Yapılacaklar
- a) Yürüyüş yazısındaki parkur başlığında geçen yer adlarını sırasıyla yaz.
- b) Yürüyüş yazısının "Çıkacağınız yer, yamaçtan" sözleriyle başlayıp "berbattır, aklınızda olsun." sözleriyle biten kısmını olduğu gibi yaz.

Yukarıdan denize inerken sola yol olmayan bir yerden yardırarak da bu
çeşmeye ulaşabilirsiniz. Bu çeşme önemli, çünkü burada kamp yapmanıza olanak
sağlar. Denizden sonra duşunuzu alırsınız. Çeşmeyi şöyle de tarif
edebilirim: Ya da çamlıktan doğuya 100 m ilerleyip sola eski bahçe
duvarlarının arasından yürüyünce bu çeşmeyi bulursunuz. Bu çeşme yakınındaki
düzlüklerde de kamp atabilirsiniz. Buralarda yol karışır diye sakın korkmayın.
Çıkacağınız yer, yamaçtan Gavurağılı'na inerken görmeye başlayacağınız doğu yönündeki
sahile sıfır asfalt yol. (Denize doğru mızrak gibi çıkmış olan inceburuna...)
Bu çeşmeden biraz kuzeye yönelince bahçe aralarındaki genişçe patikaya ulaşıp
sağa dönün, bu irme, sizi asfalta çıkarır. Ben bu 18 km'lik asfalt yolu
yürüdüm. Ayaklarım su topladı, sonra Patara yol ayrımındaki kükürtlü suda banyo
yaparken su toplayan yeri kayalar kesti, yürüyüşümü burada sonlandırmak zorunda
kaldım.
Bu kükürtlü su, Antalya'ya giden
anayoldan 90 derece Patara'ya dönerken, dönmeyip, yine Antalya karayoluna
paralel giden dağın dibindeki toprak yola girince ilerideki incir ağacının
altıdır. Toprak yolun hemen altı. Kokusu inanılmaz berbattır, aklınızda olsun.
Şifa niyetine için. Tadı ve kokusu lağım gibidir.
GAVURAĞILI - PYDNAI - KARADERE - LETOON - XANTHOS PARKURU (18 km)
18 km. Su var. Pydnai'den sonra bir
kayanın altında Karadere'nin gözü var. Şahane bir pınar. Ayrıca hep
yerleşimlerden geçeceğiniz için su sorunu yok. Lukka Yolu'nun en berbat
parkurudur. Yürümek için deli olmak gerekir. Tamamı asfalt olmasının yanında
düz olması ve bir de seraların içinden geçmesi yolun tadına tat katıyor(!)
Gavurağılı'ndan 4 km yürüdükten sonra Pydnai'a gelinir. Pydnai'den sonra
sürekli olarak yerleşimlerden geçeceğiniz için su, domates, salatalık ve biber
ihtiyacınız olmayacak. Seracılar, ellerinize bir şeyler tutuşturacaklardır
mutlaka.

Veri satırları
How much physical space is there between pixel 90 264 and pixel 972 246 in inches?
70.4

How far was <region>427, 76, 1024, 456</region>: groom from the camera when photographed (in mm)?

Alıştırma sonuçları
- a)
Gavurağılı
Pydnai
Karadere
Letoon
Xanthos

- b)
Çıkacağınız yer, yamaçtan Gavurağılı'na inerken görmeye başlayacağınız doğu yönündeki
sahile sıfır asfalt yol. (Denize doğru mızrak gibi çıkmış olan inceburuna...)
Bu çeşmeden biraz kuzeye yönelince bahçe aralarındaki genişçe patikaya ulaşıp
sağa dönün, bu irme, sizi asfalta çıkarır. Ben bu 18 km'lik asfalt yolu
yürüdüm. Ayaklarım su topladı, sonra Patara yol ayrımındaki kükürtlü suda banyo
yaparken su toplayan yeri kayalar kesti, yürüyüşümü burada sonlandırmak zorunda
kaldım.
Bu kükürtlü su, Antalya'ya giden
anayoldan 90 derece Patara'ya dönerken, dönmeyip, yine Antalya karayoluna
paralel giden dağın dibindeki toprak yola girince ilerideki incir ağacının
altıdır. Toprak yolun hemen altı. Kokusu inanılmaz berbattır, aklınızda olsun.